The flying imams: What didn’t happen

Audrey Hudson follows up her two Washington Times stories on the flying imams with an interview of ringleader Omar Shahin: “Imam disputes ties to Hamas.” It’s an oddly muted interview by contrast, for example, with this AP report. Shahin does not claim that the imams were mistreated by authorities. No handcuffs. No barking dogs. He speaks up for US Airways: “We love US Airways, and we want to fly with them,” he said, which I’m sure is a great comfort to all involved.
Shahin denies knowing that the KindHearts charity he supported was a Hamas front. Although KindHearts was established as a successor to the Global Relief Foundation shuttered by the feds after 9/11, he asserts that his involvement with the charity was an innocent mistake. Is he to be believed?
Hudson apparently didn’t inquire about the seat belt extenders for which two or three of the imams asked. Shahin was in fact reportedly one of the imams who received a seat belt extender despite the fact that he has no apparent need for one.
On the question of Shahin’s credibility, Hudson’s article saves the best for last:

Mr. Shahin says that after they were questioned and released, US Airways declined to sell them another plane ticket, even after an FBI agent intervened at the imam’s request. “I told him, ‘Please sir, to call them.’ And he did and talked for more than 20 minutes. He was trying to tell them we have no problem with the government and we can fly with anybody, but they still refused. He told me, ‘I’m sorry I did my best.’ I really appreciated it.”
Paul McCabe, FBI spokesman in Minneapolis, says no such call took place on behalf of the men. “That never happened,” Mr. McCabe said.

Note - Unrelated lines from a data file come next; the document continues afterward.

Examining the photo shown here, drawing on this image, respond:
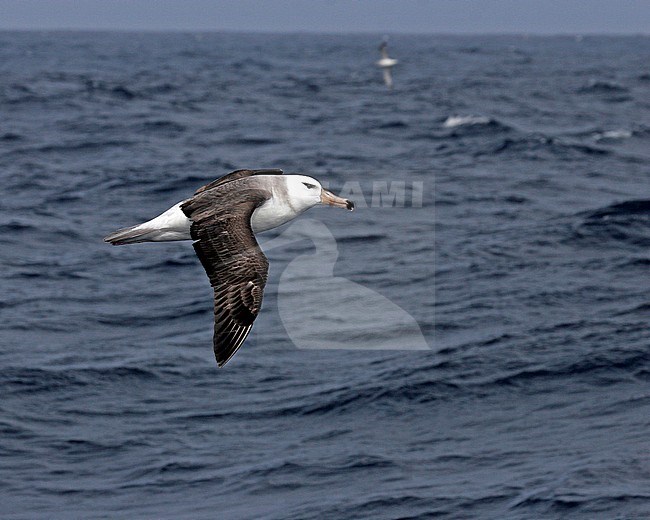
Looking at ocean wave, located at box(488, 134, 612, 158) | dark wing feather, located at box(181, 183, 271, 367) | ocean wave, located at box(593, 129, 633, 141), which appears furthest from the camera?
ocean wave, located at box(593, 129, 633, 141)

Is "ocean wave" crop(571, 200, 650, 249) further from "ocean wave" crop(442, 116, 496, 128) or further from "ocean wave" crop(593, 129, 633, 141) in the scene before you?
"ocean wave" crop(442, 116, 496, 128)

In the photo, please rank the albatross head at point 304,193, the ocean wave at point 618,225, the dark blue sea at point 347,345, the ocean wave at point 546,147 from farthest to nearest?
the ocean wave at point 546,147 < the ocean wave at point 618,225 < the dark blue sea at point 347,345 < the albatross head at point 304,193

But where did all those reports of imams in handcuffs come from? The answer to that question also belies Shahin’s credibility, though one must look outside the four corners of Hudson’s story to see why. According to another AP report, the yammering about handcuffs came from Shahin himself at the time of the incident:

“They took us off the plane, humiliated us in a very disrespectful way,” said Omar Shahin, of Phoenix.
The six Muslim scholars were returning from a conference in Minneapolis of the North American Imams Federation, said Shahin, president of the group. Five of them were from the Phoenix-Tempe area, while one was from Bakersfield, Calif., he said.
Three of them stood and said their normal evening prayers together on the plane, as 1.7 billion Muslims around the world do every day, Shahin said. He attributed any concerns by passengers or crew to ignorance about Islam.
“I never felt bad in my life like that,” he said. “I never. Six imams. Six leaders in this country. Six scholars in handcuffs. It’s terrible.”

It’s terrible — terrible he made up the stuff about the imams in handcuffs special for the first wave of publicity about the incident. Those imams in handcuffs — I guess, to quote Paul McCabe, “that never happened” either.